## Kutipan Terpilih
_ _ _ _

Rabu, 15 April 2009

Mas Yono, Pewaris Resep Sate Jagal Mbah Soe


[gallery columns="2"]


Ada satu hal yang aku sukai bila jalan-jalan di Kota Blora. Kendati hanya kota kecil, tapi hampir di setiap sudut gampang ditemui warung-warung yang menyajikan kuliner daerah petrorupiah ini. Inilah yang selalu menjadi target buruan bila aku berkesempatan mengunjungi kota yang jauhnya 25 km dari rumah tinggalku.

_ _ _ _

## Baris Data
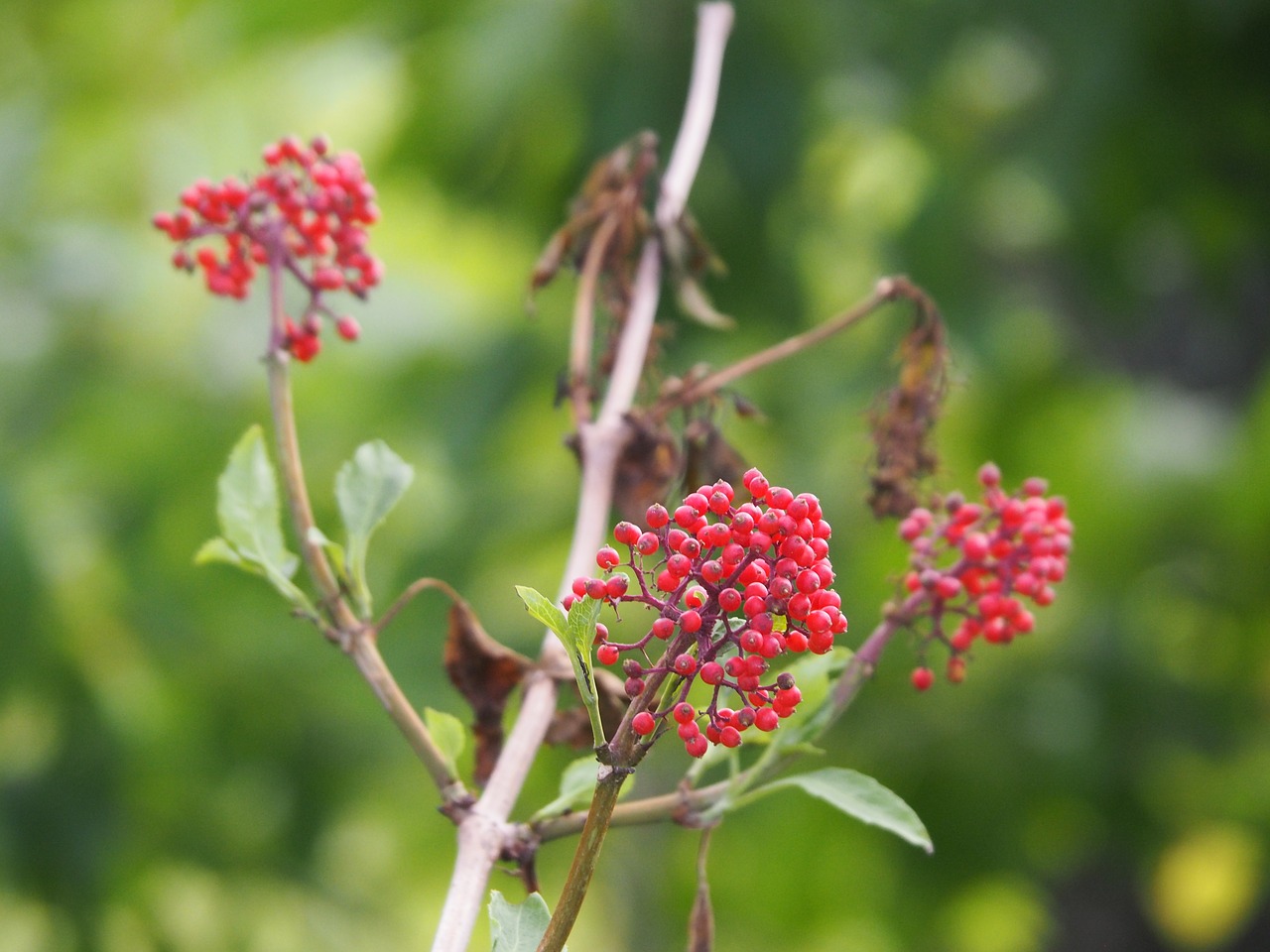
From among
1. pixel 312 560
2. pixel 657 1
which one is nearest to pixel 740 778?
pixel 312 560

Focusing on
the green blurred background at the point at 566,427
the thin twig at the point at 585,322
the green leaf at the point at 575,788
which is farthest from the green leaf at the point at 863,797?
the green blurred background at the point at 566,427

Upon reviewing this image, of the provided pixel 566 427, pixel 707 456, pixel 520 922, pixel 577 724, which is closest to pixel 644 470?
pixel 707 456

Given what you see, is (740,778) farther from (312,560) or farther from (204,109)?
(204,109)

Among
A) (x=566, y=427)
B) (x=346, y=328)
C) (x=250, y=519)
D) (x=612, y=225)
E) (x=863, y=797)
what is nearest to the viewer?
(x=863, y=797)

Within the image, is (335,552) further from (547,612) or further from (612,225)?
(612,225)

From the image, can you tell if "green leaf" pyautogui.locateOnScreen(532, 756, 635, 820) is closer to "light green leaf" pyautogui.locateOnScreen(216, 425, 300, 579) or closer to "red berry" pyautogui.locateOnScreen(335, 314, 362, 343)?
"light green leaf" pyautogui.locateOnScreen(216, 425, 300, 579)

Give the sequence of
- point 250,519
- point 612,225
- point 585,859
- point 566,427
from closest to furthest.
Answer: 1. point 585,859
2. point 250,519
3. point 612,225
4. point 566,427
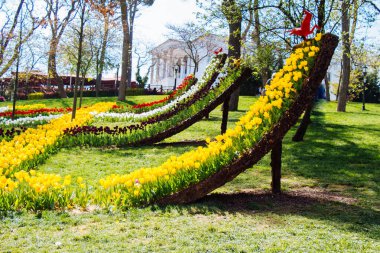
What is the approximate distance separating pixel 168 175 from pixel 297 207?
1706mm

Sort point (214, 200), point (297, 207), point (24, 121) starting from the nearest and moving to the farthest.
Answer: point (297, 207) < point (214, 200) < point (24, 121)

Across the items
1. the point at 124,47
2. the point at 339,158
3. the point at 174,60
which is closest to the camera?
the point at 339,158

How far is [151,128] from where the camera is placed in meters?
11.8

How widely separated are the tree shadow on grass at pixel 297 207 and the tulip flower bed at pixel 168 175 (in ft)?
1.28

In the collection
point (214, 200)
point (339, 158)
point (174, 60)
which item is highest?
point (174, 60)

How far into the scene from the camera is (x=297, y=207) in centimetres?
557

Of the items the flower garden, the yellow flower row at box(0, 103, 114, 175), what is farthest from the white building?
the flower garden

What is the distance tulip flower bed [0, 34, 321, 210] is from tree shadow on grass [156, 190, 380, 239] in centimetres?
39

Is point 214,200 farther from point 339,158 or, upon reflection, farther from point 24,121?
point 24,121

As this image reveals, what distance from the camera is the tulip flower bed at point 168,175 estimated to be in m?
5.40

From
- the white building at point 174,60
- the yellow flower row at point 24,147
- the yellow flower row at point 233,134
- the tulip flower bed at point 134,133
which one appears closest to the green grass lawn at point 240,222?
the yellow flower row at point 233,134

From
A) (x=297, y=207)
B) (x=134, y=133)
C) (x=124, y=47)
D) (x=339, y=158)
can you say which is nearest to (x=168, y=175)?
(x=297, y=207)

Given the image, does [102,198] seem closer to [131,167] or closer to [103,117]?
[131,167]

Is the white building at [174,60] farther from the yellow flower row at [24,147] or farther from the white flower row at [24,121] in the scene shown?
the yellow flower row at [24,147]
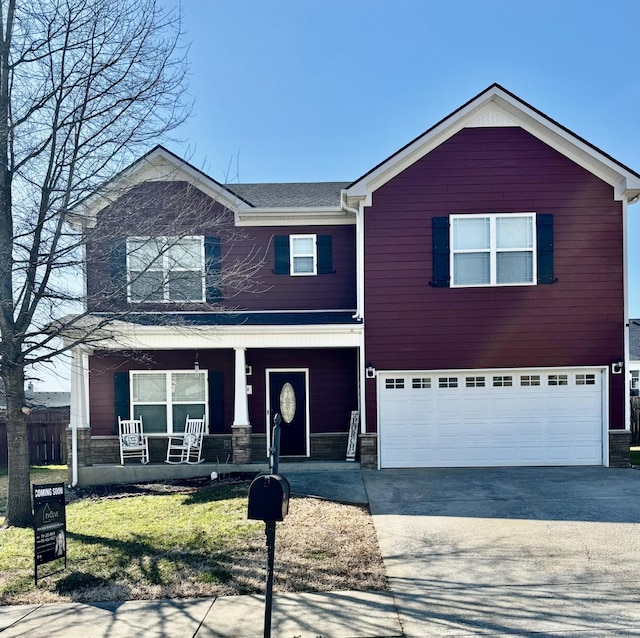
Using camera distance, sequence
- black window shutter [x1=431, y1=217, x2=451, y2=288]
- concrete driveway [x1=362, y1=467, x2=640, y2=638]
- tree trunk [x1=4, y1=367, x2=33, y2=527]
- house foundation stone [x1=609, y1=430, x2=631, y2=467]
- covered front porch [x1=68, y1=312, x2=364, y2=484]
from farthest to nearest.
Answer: covered front porch [x1=68, y1=312, x2=364, y2=484] < black window shutter [x1=431, y1=217, x2=451, y2=288] < house foundation stone [x1=609, y1=430, x2=631, y2=467] < tree trunk [x1=4, y1=367, x2=33, y2=527] < concrete driveway [x1=362, y1=467, x2=640, y2=638]

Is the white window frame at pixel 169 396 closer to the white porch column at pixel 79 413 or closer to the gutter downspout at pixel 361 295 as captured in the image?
A: the white porch column at pixel 79 413

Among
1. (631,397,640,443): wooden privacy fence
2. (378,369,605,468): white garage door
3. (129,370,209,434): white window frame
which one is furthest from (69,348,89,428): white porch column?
(631,397,640,443): wooden privacy fence

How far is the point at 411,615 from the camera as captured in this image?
4672mm

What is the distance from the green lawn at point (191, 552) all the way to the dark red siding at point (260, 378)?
11.1 feet

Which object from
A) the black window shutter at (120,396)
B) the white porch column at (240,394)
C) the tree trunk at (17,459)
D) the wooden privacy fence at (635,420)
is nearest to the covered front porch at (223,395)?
the black window shutter at (120,396)

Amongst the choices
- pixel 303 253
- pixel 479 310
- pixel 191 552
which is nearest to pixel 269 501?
pixel 191 552

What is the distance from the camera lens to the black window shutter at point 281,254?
40.8 ft

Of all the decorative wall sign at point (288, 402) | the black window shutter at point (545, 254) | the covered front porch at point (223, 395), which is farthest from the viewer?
the decorative wall sign at point (288, 402)

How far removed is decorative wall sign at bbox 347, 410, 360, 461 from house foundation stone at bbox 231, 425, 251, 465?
2.28 meters

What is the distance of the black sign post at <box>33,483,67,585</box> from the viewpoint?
5730mm

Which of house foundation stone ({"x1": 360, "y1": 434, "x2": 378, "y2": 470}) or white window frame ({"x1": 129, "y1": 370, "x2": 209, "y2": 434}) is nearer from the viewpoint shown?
house foundation stone ({"x1": 360, "y1": 434, "x2": 378, "y2": 470})

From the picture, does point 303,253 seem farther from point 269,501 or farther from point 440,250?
point 269,501

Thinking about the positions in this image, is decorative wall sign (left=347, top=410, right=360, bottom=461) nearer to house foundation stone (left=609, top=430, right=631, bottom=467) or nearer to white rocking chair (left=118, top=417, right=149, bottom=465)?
white rocking chair (left=118, top=417, right=149, bottom=465)

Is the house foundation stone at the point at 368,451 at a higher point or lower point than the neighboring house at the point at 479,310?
lower
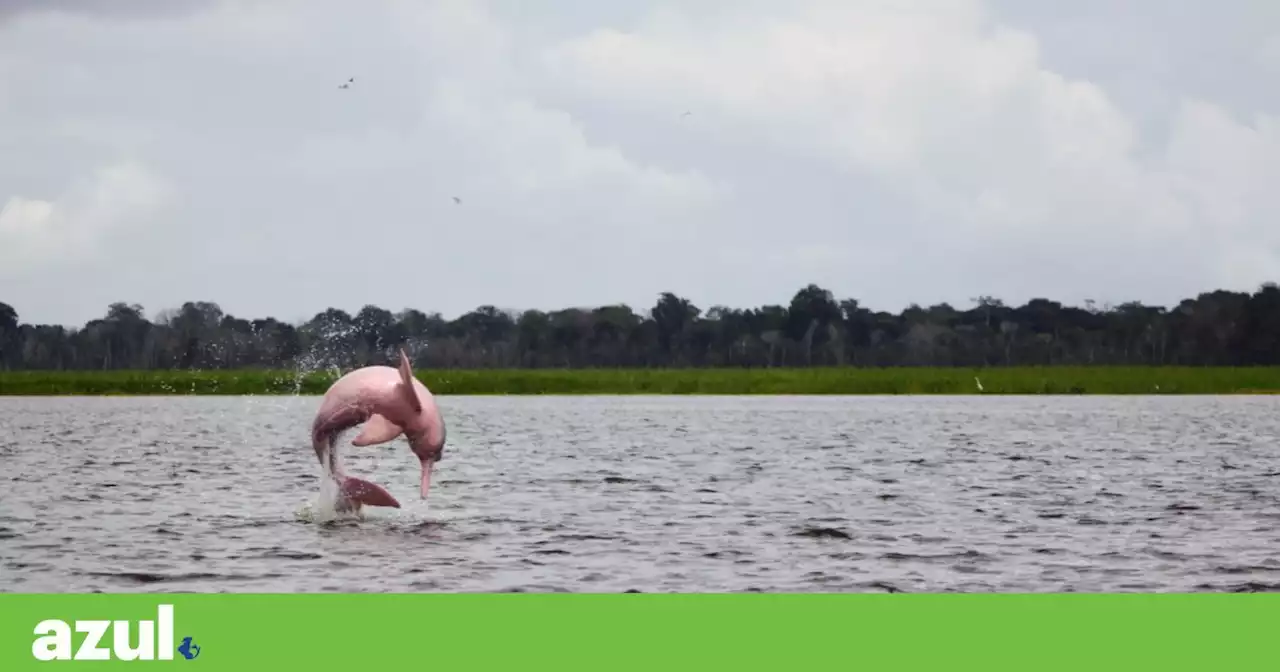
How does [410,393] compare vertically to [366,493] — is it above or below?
above

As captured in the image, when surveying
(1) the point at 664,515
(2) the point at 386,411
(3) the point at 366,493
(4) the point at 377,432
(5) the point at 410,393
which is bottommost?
(1) the point at 664,515

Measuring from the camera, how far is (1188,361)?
15538 centimetres

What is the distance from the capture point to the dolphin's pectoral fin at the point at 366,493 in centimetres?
2519

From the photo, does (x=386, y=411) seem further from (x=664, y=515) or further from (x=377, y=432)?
(x=664, y=515)

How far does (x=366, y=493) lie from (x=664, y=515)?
573cm

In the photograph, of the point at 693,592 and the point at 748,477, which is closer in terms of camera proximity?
the point at 693,592

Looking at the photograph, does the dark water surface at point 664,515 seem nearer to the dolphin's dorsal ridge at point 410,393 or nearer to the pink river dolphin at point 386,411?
the pink river dolphin at point 386,411

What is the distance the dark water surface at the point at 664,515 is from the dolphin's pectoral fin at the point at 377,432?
5.54 feet

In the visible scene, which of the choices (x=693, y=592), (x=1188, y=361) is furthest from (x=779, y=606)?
(x=1188, y=361)

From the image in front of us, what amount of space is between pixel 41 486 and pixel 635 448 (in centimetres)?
1998

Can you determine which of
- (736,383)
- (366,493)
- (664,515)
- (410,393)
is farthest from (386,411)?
(736,383)

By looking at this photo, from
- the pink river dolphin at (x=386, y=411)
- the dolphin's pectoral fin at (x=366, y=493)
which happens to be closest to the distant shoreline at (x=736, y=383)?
the dolphin's pectoral fin at (x=366, y=493)

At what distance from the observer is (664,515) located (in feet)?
95.7

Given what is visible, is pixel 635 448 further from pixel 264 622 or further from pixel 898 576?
pixel 264 622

_ _ _ _

## Instruksi Tertulis A
Jawablah pertanyaan berikut berdasarkan kutipan terpilih, masing-masing pada baris tersendiri dengan penanda yang sama.
(i) Pada tanggal berapa tulisan ini dibuat?
(ii) Dalam judulnya, Mas Yono disebut sebagai pewaris apa?
(iii) Berapa jarak Kota Blora dari rumah tinggal penulis?
## Instruksi Tertulis B
Lanjutkan tulisan tentang Mas Yono dan sate jagal Mbah Soe mulai dari kalimat terakhirnya.

## Jawaban A
(i) Rabu, 15 April 2009.
(ii) Pewaris resep sate jagal Mbah Soe.
(iii) 25 km.

## Jawaban B
Sekian lama yang aku bidik adalah sate jagal Mbah Soe. Nah, beruntung sewaktu pulang berbelanja bulanan dari toko swalayan Alfim bersama putri dan istriku tercinta, ketika melintasi Jalan Arumdalu, ada sebuah warung yang menjual sate jagal ini. Padahal selama ini aku juga tidak tahu persis, lokasi dan nama warung yang dimiliki Mbah Soe. Tapi setelah melihat spanduk bertuliskan “Sate Daging Sapi (Jagal) Mbah Soe Blora”, dengan style yakin, kusinggahi warung sederhana ini. Meski kadarnya tak sampai 100%, aku masih percaya kejujuran orang-orang kampung dalam berdagang. Termasuk kepada pemilik warung ini, yang akrab dipanggil Mas Yono.


 


Saat disapa oleh Mas Yono selaku tuan rumah, kesan pertama yang aku tangkap, si empunya sangat-sangat ramah, murah senyum dan supel. Wah, sepertinya enak diajak ngobrol. Sembari menunggu sate sapi siap dihidangkan, kucoba mengorek keterangan tentang sate jagal.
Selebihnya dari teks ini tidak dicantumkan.